(Saved entries)
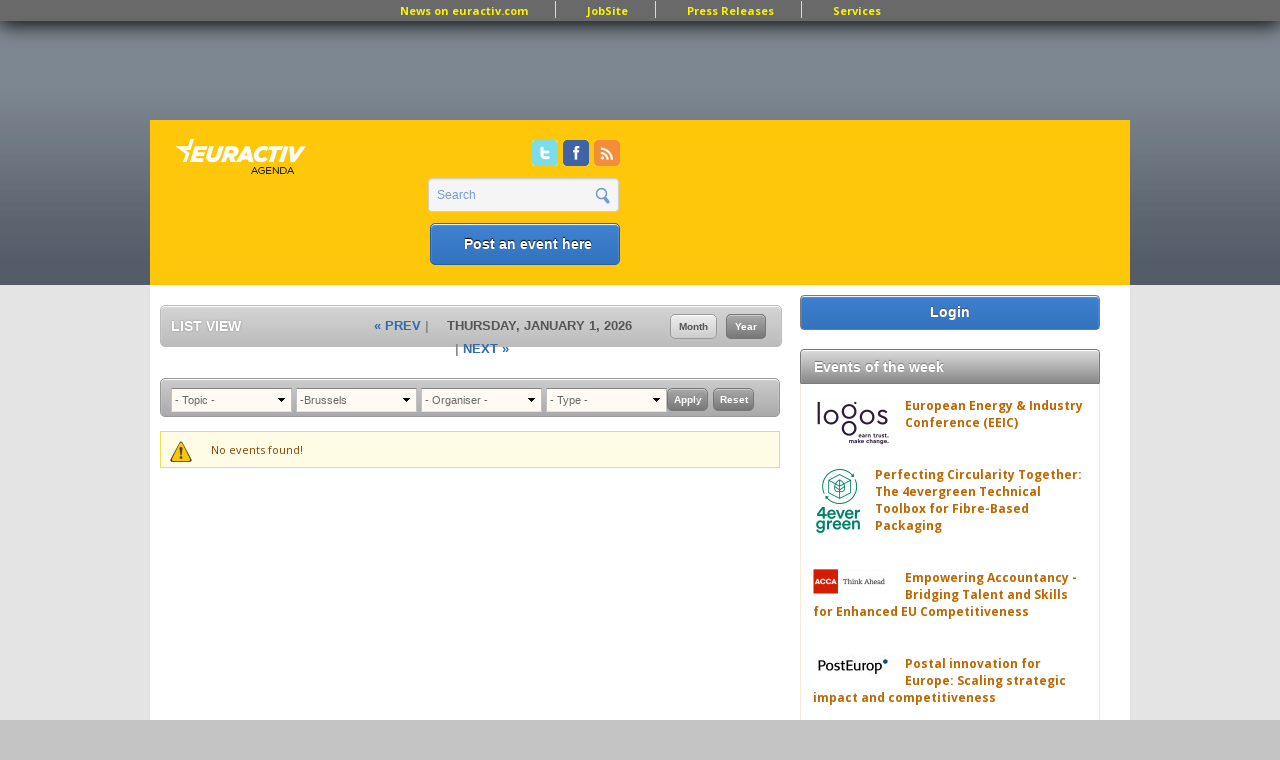

--- FILE ---
content_type: text/html; charset=utf-8
request_url: https://www.google.com/recaptcha/api2/aframe
body_size: 266
content:
<!DOCTYPE HTML><html><head><meta http-equiv="content-type" content="text/html; charset=UTF-8"></head><body><script nonce="4woF3DUYWiWjmTIdXQaMaQ">/** Anti-fraud and anti-abuse applications only. See google.com/recaptcha */ try{var clients={'sodar':'https://pagead2.googlesyndication.com/pagead/sodar?'};window.addEventListener("message",function(a){try{if(a.source===window.parent){var b=JSON.parse(a.data);var c=clients[b['id']];if(c){var d=document.createElement('img');d.src=c+b['params']+'&rc='+(localStorage.getItem("rc::a")?sessionStorage.getItem("rc::b"):"");window.document.body.appendChild(d);sessionStorage.setItem("rc::e",parseInt(sessionStorage.getItem("rc::e")||0)+1);localStorage.setItem("rc::h",'1769179666628');}}}catch(b){}});window.parent.postMessage("_grecaptcha_ready", "*");}catch(b){}</script></body></html>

* Problem statement
Make an exact copy of the data, leaving its pictures out.

* Answer section
--- FILE ---
content_type: text/html; charset=utf-8
request_url: https://www.google.com/recaptcha/api2/aframe
body_size: 266
content:
<!DOCTYPE HTML><html><head><meta http-equiv="content-type" content="text/html; charset=UTF-8"></head><body><script nonce="4woF3DUYWiWjmTIdXQaMaQ">/** Anti-fraud and anti-abuse applications only. See google.com/recaptcha */ try{var clients={'sodar':'https://pagead2.googlesyndication.com/pagead/sodar?'};window.addEventListener("message",function(a){try{if(a.source===window.parent){var b=JSON.parse(a.data);var c=clients[b['id']];if(c){var d=document.createElement('img');d.src=c+b['params']+'&rc='+(localStorage.getItem("rc::a")?sessionStorage.getItem("rc::b"):"");window.document.body.appendChild(d);sessionStorage.setItem("rc::e",parseInt(sessionStorage.getItem("rc::e")||0)+1);localStorage.setItem("rc::h",'1769179666628');}}}catch(b){}});window.parent.postMessage("_grecaptcha_ready", "*");}catch(b){}</script></body></html>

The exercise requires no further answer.